Task:
Output the following data exactly.

○ ○ ○ ○

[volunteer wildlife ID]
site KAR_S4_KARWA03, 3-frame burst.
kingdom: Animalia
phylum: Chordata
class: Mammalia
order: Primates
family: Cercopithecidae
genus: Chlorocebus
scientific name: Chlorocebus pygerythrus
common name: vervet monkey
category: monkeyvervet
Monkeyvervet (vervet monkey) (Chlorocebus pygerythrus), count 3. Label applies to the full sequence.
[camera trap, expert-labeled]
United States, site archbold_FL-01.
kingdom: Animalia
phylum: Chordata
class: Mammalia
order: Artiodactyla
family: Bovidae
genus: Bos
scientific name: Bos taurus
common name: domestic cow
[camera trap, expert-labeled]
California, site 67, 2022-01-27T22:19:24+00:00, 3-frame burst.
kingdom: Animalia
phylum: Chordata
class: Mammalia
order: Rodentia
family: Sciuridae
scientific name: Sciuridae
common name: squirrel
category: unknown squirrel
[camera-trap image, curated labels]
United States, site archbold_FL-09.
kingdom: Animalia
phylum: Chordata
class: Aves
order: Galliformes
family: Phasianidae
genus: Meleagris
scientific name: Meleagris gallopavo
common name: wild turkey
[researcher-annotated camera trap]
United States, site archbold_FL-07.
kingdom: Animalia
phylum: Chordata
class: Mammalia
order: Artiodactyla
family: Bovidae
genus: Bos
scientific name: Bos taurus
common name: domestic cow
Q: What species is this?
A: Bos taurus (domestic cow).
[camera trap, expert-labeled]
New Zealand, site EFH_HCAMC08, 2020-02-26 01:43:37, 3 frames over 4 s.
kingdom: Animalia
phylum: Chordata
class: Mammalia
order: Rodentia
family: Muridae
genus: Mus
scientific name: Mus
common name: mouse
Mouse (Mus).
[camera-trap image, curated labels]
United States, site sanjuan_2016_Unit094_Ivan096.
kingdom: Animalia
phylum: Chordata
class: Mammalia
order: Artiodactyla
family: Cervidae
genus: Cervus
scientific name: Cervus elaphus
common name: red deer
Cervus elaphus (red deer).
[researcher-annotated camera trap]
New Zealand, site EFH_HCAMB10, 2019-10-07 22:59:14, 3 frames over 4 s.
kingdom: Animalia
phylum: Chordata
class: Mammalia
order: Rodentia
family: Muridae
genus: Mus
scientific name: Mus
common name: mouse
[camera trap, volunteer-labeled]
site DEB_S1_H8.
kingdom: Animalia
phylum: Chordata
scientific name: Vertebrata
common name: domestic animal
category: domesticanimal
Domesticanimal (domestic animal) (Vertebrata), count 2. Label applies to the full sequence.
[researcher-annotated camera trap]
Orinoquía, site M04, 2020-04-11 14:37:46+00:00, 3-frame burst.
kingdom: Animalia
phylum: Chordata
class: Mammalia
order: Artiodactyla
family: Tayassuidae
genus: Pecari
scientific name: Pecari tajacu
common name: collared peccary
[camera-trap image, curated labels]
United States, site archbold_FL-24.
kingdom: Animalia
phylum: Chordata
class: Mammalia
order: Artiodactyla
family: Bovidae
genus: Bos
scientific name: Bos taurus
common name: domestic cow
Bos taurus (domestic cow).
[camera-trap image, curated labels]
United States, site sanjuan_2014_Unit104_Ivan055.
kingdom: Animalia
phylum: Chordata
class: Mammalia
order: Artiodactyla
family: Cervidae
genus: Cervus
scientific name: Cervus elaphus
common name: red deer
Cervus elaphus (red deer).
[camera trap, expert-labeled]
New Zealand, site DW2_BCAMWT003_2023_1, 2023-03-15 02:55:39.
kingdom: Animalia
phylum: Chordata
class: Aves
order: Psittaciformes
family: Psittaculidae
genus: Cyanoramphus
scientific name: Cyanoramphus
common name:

○ ○ ○ ○

Solution for this problem:
[volunteer wildlife ID]
site KAR_S4_KARWA03, 3-frame burst.
kingdom: Animalia
phylum: Chordata
class: Mammalia
order: Primates
family: Cercopithecidae
genus: Chlorocebus
scientific name: Chlorocebus pygerythrus
common name: vervet monkey
category: monkeyvervet
Monkeyvervet (vervet monkey) (Chlorocebus pygerythrus), count 3. Label applies to the full sequence.
[camera trap, expert-labeled]
United States, site archbold_FL-01.
kingdom: Animalia
phylum: Chordata
class: Mammalia
order: Artiodactyla
family: Bovidae
genus: Bos
scientific name: Bos taurus
common name: domestic cow
[camera trap, expert-labeled]
California, site 67, 2022-01-27T22:19:24+00:00, 3-frame burst.
kingdom: Animalia
phylum: Chordata
class: Mammalia
order: Rodentia
family: Sciuridae
scientific name: Sciuridae
common name: squirrel
category: unknown squirrel
[camera-trap image, curated labels]
United States, site archbold_FL-09.
kingdom: Animalia
phylum: Chordata
class: Aves
order: Galliformes
family: Phasianidae
genus: Meleagris
scientific name: Meleagris gallopavo
common name: wild turkey
[researcher-annotated camera trap]
United States, site archbold_FL-07.
kingdom: Animalia
phylum: Chordata
class: Mammalia
order: Artiodactyla
family: Bovidae
genus: Bos
scientific name: Bos taurus
common name: domestic cow
Q: What species is this?
A: Bos taurus (domestic cow).
[camera trap, expert-labeled]
New Zealand, site EFH_HCAMC08, 2020-02-26 01:43:37, 3 frames over 4 s.
kingdom: Animalia
phylum: Chordata
class: Mammalia
order: Rodentia
family: Muridae
genus: Mus
scientific name: Mus
common name: mouse
Mouse (Mus).
[camera-trap image, curated labels]
United States, site sanjuan_2016_Unit094_Ivan096.
kingdom: Animalia
phylum: Chordata
class: Mammalia
order: Artiodactyla
family: Cervidae
genus: Cervus
scientific name: Cervus elaphus
common name: red deer
Cervus elaphus (red deer).
[researcher-annotated camera trap]
New Zealand, site EFH_HCAMB10, 2019-10-07 22:59:14, 3 frames over 4 s.
kingdom: Animalia
phylum: Chordata
class: Mammalia
order: Rodentia
family: Muridae
genus: Mus
scientific name: Mus
common name: mouse
[camera trap, volunteer-labeled]
site DEB_S1_H8.
kingdom: Animalia
phylum: Chordata
scientific name: Vertebrata
common name: domestic animal
category: domesticanimal
Domesticanimal (domestic animal) (Vertebrata), count 2. Label applies to the full sequence.
[researcher-annotated camera trap]
Orinoquía, site M04, 2020-04-11 14:37:46+00:00, 3-frame burst.
kingdom: Animalia
phylum: Chordata
class: Mammalia
order: Artiodactyla
family: Tayassuidae
genus: Pecari
scientific name: Pecari tajacu
common name: collared peccary
[camera-trap image, curated labels]
United States, site archbold_FL-24.
kingdom: Animalia
phylum: Chordata
class: Mammalia
order: Artiodactyla
family: Bovidae
genus: Bos
scientific name: Bos taurus
common name: domestic cow
Bos taurus (domestic cow).
[camera-trap image, curated labels]
United States, site sanjuan_2014_Unit104_Ivan055.
kingdom: Animalia
phylum: Chordata
class: Mammalia
order: Artiodactyla
family: Cervidae
genus: Cervus
scientific name: Cervus elaphus
common name: red deer
Cervus elaphus (red deer).
[camera trap, expert-labeled]
New Zealand, site DW2_BCAMWT003_2023_1, 2023-03-15 02:55:39.
kingdom: Animalia
phylum: Chordata
class: Aves
order: Psittaciformes
family: Psittaculidae
genus: Cyanoramphus
scientific name: Cyanoramphus
common name:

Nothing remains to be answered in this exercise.